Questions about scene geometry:
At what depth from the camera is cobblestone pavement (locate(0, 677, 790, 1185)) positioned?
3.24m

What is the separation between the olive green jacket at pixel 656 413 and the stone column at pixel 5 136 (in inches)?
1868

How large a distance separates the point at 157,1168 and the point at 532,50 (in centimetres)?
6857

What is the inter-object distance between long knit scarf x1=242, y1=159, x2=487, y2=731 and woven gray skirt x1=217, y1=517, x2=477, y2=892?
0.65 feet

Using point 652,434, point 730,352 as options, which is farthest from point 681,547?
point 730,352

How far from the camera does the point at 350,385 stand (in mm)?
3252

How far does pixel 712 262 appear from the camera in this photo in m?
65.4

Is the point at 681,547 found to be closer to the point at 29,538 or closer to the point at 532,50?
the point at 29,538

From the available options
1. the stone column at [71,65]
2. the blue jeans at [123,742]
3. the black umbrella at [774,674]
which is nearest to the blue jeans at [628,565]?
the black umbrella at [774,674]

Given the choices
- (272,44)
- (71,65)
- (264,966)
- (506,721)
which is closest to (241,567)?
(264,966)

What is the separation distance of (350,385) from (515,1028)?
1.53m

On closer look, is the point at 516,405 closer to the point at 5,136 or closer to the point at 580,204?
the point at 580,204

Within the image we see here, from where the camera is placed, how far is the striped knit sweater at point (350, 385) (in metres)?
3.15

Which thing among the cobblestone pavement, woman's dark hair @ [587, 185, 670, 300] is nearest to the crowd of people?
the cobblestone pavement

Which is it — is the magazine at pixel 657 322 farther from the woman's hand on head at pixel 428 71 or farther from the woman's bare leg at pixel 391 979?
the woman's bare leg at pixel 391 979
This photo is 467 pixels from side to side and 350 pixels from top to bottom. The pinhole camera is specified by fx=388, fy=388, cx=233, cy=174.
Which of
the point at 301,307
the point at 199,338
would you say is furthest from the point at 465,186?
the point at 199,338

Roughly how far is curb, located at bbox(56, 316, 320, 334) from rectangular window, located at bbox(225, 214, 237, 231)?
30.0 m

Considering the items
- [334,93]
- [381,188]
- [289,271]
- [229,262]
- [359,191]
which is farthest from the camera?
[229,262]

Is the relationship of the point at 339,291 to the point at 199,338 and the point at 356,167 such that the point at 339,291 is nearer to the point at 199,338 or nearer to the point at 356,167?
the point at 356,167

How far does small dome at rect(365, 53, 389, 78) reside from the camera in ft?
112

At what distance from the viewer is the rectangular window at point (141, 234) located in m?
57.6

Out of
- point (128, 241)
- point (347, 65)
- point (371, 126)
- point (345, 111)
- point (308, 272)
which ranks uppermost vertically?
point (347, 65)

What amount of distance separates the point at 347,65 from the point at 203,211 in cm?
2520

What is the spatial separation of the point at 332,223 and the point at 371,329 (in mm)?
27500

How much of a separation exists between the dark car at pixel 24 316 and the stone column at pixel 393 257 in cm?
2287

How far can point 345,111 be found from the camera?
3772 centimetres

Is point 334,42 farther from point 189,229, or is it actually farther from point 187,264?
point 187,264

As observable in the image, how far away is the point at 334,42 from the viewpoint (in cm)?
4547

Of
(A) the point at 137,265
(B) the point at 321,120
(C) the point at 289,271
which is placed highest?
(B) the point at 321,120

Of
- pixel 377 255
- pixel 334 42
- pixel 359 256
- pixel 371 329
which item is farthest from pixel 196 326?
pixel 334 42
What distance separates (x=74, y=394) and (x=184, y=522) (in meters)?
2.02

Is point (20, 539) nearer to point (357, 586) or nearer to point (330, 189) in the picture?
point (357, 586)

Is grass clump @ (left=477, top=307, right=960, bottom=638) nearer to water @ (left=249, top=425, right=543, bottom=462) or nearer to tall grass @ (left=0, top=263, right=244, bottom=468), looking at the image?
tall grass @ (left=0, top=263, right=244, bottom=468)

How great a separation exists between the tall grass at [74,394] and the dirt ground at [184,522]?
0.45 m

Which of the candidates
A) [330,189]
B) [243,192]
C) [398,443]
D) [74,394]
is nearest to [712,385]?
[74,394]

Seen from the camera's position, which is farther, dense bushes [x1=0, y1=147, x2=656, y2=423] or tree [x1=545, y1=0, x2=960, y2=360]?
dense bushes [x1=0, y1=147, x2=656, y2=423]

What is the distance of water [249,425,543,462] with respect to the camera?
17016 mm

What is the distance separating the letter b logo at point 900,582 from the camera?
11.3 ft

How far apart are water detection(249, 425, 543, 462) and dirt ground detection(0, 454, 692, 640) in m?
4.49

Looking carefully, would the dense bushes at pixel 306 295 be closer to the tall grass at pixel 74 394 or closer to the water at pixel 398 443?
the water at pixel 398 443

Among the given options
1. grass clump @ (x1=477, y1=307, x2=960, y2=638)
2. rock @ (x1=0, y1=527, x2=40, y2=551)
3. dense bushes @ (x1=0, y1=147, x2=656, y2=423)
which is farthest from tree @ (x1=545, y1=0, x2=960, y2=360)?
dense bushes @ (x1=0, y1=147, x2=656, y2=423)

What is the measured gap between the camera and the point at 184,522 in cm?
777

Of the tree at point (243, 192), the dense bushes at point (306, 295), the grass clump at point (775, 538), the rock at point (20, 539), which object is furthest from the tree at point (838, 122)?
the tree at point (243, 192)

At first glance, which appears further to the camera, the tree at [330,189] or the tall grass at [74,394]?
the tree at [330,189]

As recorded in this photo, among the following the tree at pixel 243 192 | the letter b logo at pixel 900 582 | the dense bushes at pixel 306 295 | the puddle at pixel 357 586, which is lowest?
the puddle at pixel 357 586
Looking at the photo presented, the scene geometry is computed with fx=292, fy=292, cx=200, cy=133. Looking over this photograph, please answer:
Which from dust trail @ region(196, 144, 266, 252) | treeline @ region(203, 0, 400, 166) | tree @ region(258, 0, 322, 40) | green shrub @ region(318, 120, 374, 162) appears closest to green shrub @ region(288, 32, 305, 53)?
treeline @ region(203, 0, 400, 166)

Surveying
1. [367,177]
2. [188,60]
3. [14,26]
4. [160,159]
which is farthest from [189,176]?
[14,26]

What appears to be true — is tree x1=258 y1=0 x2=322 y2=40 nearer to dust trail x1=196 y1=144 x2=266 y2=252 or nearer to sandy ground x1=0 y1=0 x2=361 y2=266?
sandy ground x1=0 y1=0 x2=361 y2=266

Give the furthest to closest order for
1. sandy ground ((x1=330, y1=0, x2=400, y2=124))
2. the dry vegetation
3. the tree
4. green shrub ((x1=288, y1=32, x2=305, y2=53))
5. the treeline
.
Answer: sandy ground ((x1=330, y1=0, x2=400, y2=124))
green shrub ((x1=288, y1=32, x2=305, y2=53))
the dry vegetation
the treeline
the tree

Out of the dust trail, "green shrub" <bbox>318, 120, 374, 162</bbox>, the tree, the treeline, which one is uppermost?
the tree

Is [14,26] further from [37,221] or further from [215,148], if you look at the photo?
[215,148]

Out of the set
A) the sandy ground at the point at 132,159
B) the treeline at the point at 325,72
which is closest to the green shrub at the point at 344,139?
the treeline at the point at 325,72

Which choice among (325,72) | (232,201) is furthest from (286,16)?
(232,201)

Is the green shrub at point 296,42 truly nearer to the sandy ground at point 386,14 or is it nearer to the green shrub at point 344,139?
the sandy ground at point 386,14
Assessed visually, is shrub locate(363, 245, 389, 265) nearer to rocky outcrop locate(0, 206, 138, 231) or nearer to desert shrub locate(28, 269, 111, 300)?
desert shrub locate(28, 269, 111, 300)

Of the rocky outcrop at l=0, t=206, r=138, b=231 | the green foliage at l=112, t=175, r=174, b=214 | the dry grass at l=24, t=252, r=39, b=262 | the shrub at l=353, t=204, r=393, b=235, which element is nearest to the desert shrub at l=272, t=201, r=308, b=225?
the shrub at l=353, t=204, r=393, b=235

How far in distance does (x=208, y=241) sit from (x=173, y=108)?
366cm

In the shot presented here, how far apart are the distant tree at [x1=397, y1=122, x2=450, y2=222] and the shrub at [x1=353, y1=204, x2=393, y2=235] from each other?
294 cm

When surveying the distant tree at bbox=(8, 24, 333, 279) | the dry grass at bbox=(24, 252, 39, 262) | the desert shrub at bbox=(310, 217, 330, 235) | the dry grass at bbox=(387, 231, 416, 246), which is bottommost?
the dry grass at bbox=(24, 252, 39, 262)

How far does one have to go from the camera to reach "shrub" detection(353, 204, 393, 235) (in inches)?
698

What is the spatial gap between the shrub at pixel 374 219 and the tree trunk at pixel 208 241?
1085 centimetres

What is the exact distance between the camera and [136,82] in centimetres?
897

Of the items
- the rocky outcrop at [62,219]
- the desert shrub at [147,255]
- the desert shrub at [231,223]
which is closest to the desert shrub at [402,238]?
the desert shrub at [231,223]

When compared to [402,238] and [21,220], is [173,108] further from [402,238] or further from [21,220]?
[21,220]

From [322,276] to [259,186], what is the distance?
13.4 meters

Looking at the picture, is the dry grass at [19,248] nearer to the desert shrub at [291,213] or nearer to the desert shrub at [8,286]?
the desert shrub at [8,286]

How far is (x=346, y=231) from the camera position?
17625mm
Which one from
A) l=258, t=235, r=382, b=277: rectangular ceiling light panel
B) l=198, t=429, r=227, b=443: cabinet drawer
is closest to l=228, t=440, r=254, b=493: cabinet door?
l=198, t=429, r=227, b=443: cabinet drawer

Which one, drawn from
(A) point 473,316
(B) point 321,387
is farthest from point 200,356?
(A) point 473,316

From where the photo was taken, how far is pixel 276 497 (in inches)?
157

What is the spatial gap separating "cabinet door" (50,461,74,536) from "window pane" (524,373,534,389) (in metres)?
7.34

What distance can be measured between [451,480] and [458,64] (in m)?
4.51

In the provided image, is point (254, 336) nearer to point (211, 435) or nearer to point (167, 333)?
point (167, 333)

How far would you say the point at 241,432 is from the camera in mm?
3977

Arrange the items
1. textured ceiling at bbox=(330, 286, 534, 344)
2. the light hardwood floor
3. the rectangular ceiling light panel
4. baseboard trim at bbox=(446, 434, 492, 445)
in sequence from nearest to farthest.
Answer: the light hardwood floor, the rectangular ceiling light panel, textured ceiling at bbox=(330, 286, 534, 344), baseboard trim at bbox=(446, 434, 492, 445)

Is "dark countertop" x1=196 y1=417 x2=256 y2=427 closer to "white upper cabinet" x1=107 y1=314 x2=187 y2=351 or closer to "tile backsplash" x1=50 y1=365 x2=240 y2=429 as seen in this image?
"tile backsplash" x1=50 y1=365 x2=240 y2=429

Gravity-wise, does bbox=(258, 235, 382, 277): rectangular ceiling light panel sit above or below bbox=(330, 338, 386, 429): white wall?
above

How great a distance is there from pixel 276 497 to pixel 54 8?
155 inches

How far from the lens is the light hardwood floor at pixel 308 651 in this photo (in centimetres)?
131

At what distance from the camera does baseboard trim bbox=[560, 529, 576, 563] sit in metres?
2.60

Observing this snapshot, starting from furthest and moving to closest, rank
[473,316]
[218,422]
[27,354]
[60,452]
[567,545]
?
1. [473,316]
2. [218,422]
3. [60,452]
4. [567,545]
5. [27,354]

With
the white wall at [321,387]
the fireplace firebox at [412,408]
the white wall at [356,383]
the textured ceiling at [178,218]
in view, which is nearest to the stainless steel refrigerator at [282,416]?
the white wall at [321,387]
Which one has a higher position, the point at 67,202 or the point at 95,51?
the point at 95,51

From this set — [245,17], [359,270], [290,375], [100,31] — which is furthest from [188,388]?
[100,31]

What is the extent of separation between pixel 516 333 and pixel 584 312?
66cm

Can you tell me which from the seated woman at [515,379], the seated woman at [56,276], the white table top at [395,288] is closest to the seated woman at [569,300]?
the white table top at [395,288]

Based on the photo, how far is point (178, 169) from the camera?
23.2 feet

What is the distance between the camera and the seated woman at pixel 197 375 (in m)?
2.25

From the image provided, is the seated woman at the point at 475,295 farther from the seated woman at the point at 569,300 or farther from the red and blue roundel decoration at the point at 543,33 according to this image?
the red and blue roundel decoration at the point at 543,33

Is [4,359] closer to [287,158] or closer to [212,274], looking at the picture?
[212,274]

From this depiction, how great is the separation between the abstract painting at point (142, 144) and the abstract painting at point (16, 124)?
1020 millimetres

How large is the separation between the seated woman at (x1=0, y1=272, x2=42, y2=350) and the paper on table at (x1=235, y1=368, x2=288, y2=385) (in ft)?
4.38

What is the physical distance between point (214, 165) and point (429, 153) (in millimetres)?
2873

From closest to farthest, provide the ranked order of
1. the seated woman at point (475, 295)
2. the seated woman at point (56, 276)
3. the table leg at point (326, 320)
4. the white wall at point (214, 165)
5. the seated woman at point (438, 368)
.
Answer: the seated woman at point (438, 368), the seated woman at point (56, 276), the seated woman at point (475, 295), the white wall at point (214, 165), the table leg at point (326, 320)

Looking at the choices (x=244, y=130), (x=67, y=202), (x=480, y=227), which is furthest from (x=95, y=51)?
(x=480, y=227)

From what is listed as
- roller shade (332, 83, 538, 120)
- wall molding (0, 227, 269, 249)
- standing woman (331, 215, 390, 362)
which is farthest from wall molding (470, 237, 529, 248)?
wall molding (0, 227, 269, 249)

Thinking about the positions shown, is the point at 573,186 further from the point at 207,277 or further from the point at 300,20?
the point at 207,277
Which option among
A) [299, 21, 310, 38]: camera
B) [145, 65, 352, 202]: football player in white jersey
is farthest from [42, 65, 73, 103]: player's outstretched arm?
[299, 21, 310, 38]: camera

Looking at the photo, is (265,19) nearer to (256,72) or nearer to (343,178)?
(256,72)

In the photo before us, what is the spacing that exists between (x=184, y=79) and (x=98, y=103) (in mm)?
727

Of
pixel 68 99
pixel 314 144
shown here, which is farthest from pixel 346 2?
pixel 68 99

TASK INSTRUCTIONS:
Put the lines from the one containing "Thinking about the" through the end of the entries, both ends included, into a numbered list, leaving out any blank lines.

RESPONSE:
1. Thinking about the positions shown, is the point at 573,186 further from the point at 207,277 or further from the point at 300,20?
2. the point at 207,277
3. Which option among
4. A) [299, 21, 310, 38]: camera
5. B) [145, 65, 352, 202]: football player in white jersey
6. is farthest from [42, 65, 73, 103]: player's outstretched arm?
7. [299, 21, 310, 38]: camera
8. Looking at the photo, is (265,19) nearer to (256,72) or nearer to (343,178)?
9. (256,72)
10. In the photo before us, what is the spacing that exists between (x=184, y=79) and (x=98, y=103) (in mm)?
11. 727
12. Of
13. pixel 68 99
14. pixel 314 144
15. shown here, which is farthest from pixel 346 2?
16. pixel 68 99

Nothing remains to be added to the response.